Monday, August 17, 2009

District 9: When Pigs Fly


The title of this review won’t make sense until you see District 9 all the way through. And if you have any kind of soul or love for science fiction, you will see it all the way through, without even bathroom breaks.

The basic story has been adequately described by other reviewers. In the present day, aliens from an abandoned and apparently dysfunctional spacecraft have been living in a ghetto in Johannesburg, South Africa for twenty years. They have been living in abject poverty, eating what seems to be their favorite food on this planet, cat food.
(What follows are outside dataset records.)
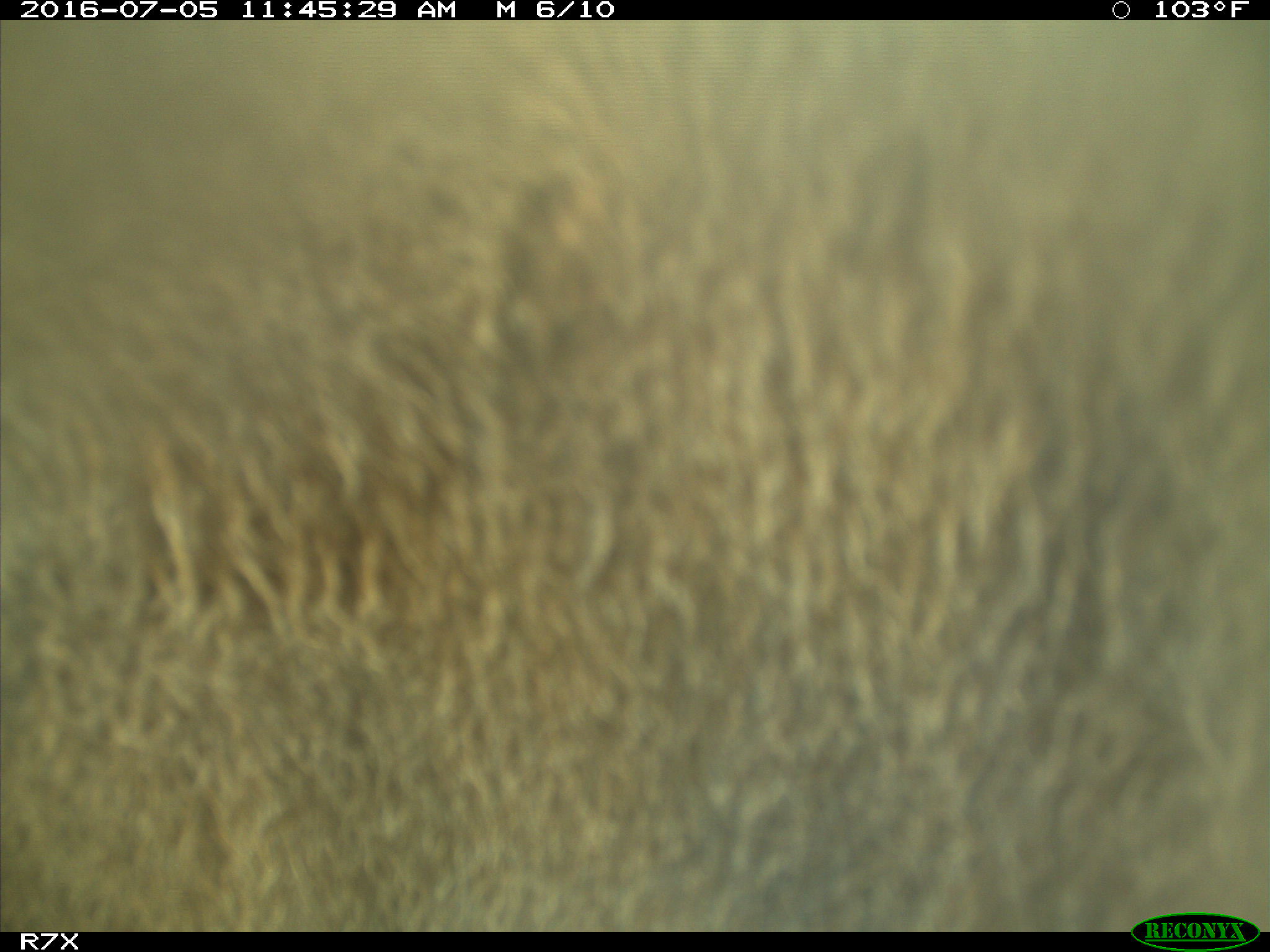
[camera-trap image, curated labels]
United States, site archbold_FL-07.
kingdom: Animalia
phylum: Chordata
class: Mammalia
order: Artiodactyla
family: Bovidae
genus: Bos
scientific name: Bos taurus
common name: domestic cow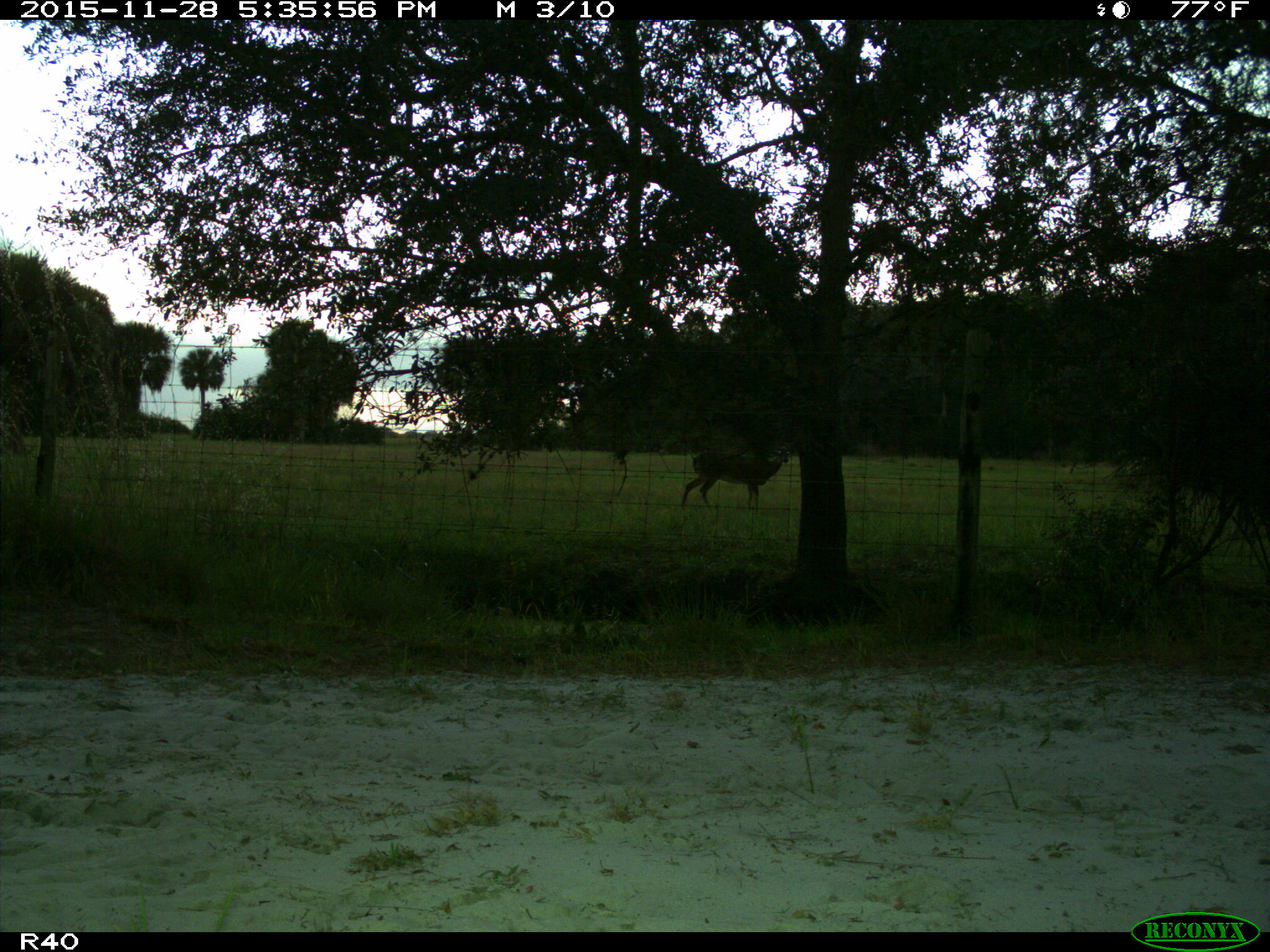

From the start, a lot of science fiction clichés disappear, and more disappear as the movie goes on. The aliens can’t trade their tech, because most of them can’t translate it into human terms. The aliens don’t speak our languages and we can’t speak theirs, robbing us of the crappy weird-sounding English aliens have been speaking in movies for years. And yet, we can understand them and they can understand us. Their weapons, far more powerful than Earth’s regular weapons, can’t be used by humans because it only works with the aliens’ unique physiology.

You might guess that the Johannesburg location is important, and that apartheid and racial prejudice plays a big part. But early in the film, it’s clear that America’s current Middle Eastern war is involved as well. It isn’t a world government that’s policing District 9; it’s an international corporation with more than a passing resemblance to both Halliburton and OCP from RoboCop.

The plot centers on Wikus Van De Merwe (Sharlto Copley), who in the start of the film is a middle-management suck-up, the boss’s son-in-law and a very incompetent glad-hander. He is made head of an operation to move all the aliens, called “prawn” for their resemblance to shellfish, to a new encampment. Something happens during this process, which of course is being broadcast by corporate cameras, that gets the plot going.

More than that, I will not spoil for you. I will simply observe that the RoboCop comparison hints at the story arc for the movie. A character that starts off as a comic relief incompetent becomes a lot more. A story that is shot chaotically, with many cuts between different sources (ground camera, surveillance camera, helicopter shot) still manages to make sense. And a science fiction film that shows the most intelligence of anything made in five years still has dynamic action sequences that make logical and spatial sense.

It would be too easy to say that District 9 mixes science fiction with contemporary politics. Stories like this tend to make their characters into clichés. But here, you understand and care for the characters – even though none of the actors are known here in America at this time.

It may be too much to hope for. A few weeks ago I talked about Moon as a thoughtful science fiction film with some of the feel of Silent Running and 2001. Now here comes District 9. And although hardcore fans are still angry and muttering that “Sylar” has ruined Star Trek, the J.J. Abrams remake is more exciting than the last several Paramount “official” productions.

It may be too much to hope for, but it might be possible…that a generation of people raised on good science fiction films may be making something besides imitative, superficial tripe. We’ve had three good examples this summer.

Star Wars Episode 4: A New Hope appeared in 1977. After decades where the main mode of film entertainment was despair and failure, Bonnie and Clyde being a typical film of the time, it was a breath of fresh air. But Lucas, Spielberg and many other filmmakers have been stomping over the same territory for over a quarter of a century, while other kinds of stories have gone hurting. Science fiction that referred even a little to our current world and its problems were ignored in place of flat-out fantasy.

The three recent films are all much more conscious of our world. District 9 talks about racial politics, and along with Moon talks about corporate abuse of human beings. And Abrams’s Star Trek criticizes all those Trek episodes where James Kirk cut a swath across a galaxy of females with a swing of his “captain’s log,” and treated political and military problems the same way.

It may be that we’re in for a new era of exciting science fiction. And it may be that such a thing will happen only when pigs fly…but watch District 9 and you’ll see that can happen…and in a different way than you expected.